Alerted about this storm by notification from my favorite weather app, I could hear it coming before it appeared over the eastern ridges. It spawned above Black Lake, about 26 miles northeast of here, and developed rapidly. Time was short so I snapped shots of it as fast as I could before it got too close for comfort. The weather alert predicted heavy lightning strikes.

Eight shots later, I had what I wanted and scampered inside just as the first cloud-to-ground strike hit the closest ridge. Cold wind kicked up in a big gust then it dumped its load of rain and hail. Lying in bed beside the upstairs window gleefully watching and listening to the storm rage on, memories of the year I arrived here eighteen years ago in a stormy rush from a place just over 200 miles north and a little east to start working for the State of New Mexico in Santa Fe welled to the surface and were snagged in the drift of a thought stream. That too was an experience in stormy rapid development, on multiple dimensions. My new supervisor had warned her existing staff I was coming to lead the web applications development project they had all allowed to stall and they were not happy about it. Contractors were gleefully capitalizing on their lackadaisical attitudes, charging cost plus time to spin their expensive wheels while her staff all sat on their thumbs (as public service employees are very prone to do) and the project languished.

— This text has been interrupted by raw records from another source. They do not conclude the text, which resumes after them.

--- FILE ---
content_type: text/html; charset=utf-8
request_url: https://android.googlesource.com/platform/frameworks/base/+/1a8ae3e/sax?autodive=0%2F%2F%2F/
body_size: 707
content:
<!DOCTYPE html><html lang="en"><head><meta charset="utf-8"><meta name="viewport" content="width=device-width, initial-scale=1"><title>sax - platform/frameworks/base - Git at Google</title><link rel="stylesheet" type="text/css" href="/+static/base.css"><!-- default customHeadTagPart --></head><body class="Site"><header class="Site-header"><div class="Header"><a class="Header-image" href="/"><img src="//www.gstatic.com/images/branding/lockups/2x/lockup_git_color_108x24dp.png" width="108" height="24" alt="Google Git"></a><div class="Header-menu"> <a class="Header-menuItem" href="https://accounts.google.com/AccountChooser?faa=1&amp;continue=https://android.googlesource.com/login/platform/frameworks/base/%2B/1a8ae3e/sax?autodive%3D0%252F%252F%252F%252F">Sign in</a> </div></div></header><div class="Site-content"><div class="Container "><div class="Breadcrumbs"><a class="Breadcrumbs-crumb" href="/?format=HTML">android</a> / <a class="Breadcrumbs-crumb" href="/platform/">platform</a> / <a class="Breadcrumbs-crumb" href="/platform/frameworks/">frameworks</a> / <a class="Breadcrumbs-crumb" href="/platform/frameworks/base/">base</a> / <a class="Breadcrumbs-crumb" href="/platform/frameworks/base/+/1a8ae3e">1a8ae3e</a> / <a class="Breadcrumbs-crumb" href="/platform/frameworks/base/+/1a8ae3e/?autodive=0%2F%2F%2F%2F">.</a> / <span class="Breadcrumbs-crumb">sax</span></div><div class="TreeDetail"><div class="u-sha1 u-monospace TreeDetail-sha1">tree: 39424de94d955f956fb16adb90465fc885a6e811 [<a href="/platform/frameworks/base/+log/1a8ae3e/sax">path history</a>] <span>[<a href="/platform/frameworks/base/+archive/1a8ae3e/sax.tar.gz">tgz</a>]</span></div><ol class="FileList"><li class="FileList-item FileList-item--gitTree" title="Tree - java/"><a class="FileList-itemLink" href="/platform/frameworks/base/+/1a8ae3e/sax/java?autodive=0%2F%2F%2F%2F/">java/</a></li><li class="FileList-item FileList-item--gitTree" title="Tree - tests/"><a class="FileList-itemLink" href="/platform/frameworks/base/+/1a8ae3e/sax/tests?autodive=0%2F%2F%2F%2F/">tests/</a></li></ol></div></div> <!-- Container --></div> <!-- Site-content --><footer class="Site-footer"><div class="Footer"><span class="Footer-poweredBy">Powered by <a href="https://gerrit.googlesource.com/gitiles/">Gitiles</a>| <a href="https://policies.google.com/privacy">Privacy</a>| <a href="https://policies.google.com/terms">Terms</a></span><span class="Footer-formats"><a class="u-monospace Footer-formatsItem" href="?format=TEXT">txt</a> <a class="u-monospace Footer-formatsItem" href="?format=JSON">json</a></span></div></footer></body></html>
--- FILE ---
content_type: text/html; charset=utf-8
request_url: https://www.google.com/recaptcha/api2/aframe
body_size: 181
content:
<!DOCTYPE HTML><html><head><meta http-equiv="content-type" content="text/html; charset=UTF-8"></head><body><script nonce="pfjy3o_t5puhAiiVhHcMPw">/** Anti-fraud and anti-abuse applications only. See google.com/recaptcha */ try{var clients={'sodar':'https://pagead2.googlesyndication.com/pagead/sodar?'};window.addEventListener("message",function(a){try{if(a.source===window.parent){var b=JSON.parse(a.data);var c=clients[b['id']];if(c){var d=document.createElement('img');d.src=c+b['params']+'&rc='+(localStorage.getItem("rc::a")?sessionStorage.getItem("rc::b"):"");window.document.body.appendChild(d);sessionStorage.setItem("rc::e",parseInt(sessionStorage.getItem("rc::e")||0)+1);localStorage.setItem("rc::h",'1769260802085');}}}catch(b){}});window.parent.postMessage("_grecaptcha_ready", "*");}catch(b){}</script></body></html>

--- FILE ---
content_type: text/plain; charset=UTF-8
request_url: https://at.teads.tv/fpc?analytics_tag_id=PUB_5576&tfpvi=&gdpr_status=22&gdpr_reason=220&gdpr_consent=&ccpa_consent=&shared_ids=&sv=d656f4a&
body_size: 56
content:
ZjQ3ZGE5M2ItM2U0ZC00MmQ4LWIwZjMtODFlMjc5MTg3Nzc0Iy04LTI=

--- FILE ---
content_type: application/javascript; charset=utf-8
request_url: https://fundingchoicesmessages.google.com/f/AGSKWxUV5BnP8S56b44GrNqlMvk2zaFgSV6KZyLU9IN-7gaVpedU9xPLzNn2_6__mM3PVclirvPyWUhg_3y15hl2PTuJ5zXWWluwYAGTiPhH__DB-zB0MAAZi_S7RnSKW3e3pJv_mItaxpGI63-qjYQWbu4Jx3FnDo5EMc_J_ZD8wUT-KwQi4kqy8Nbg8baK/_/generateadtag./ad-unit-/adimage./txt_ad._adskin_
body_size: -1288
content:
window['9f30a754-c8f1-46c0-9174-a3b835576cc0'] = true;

Within the first two weeks, the project was rocking and rolling after I had demanded a prototype from the contractors ASAP based on current design documentation. They delivered promptly, recognizing someone of skill and knowledge was now at the helm, and of course the prototype was severely lacking in expected functionality. Thus began iterative refactoring of the prototype into usable software adhering to the design requirements. Existing staff began to despise me for the significant progress being made because it generated new work for them they did not want to do, but my storm was just getting underway and they could not find shelter from it. After demonstrating to my supervisor I could get the ball rolling in the right direction, she allowed me to advertise for new staff to build a highly skilled, ultra-focused, agile web applications development team to take over the work the contractors were doing which her existing staff stubbornly refused to learn how to do themselves. Existing staff were relegated to training users in use of the new web application. They hated it, and I laughed my ass off. Getting lucky, I hired a recent computer science and engineering school graduate from Cornell University and a few other software development movers and shakers and we wrapped the project up, told my supervisor she could fire the contractors, deployed the web application to production and began cranking out bug fixes and enhancements at a high rate with high precision and accuracy. This angered existing staff under my supervisor even more as well as state employee staff beyond my supervisor's immediate purview and forces across the agency began making political moves to thwart our team's phenomenal success. They failed to do so until the time came to reward my little high-powered development team members with substantial raises they all deserved.


I also asked for bonuses for all of them, but the agency personnel office refused that "arrogant" request and the raises they granted to team members were paltry. Understandably disappointed and angered by this, the little development team disintegrated as rapidly as it had developed as members pursued and were quickly hired into more rewarding positions across the nation. A few months later, my supervisor retired, and a few months after that I resigned to start my own company–another exciting, stormy rapid development experience.


I love this eastern mountain slopes weather.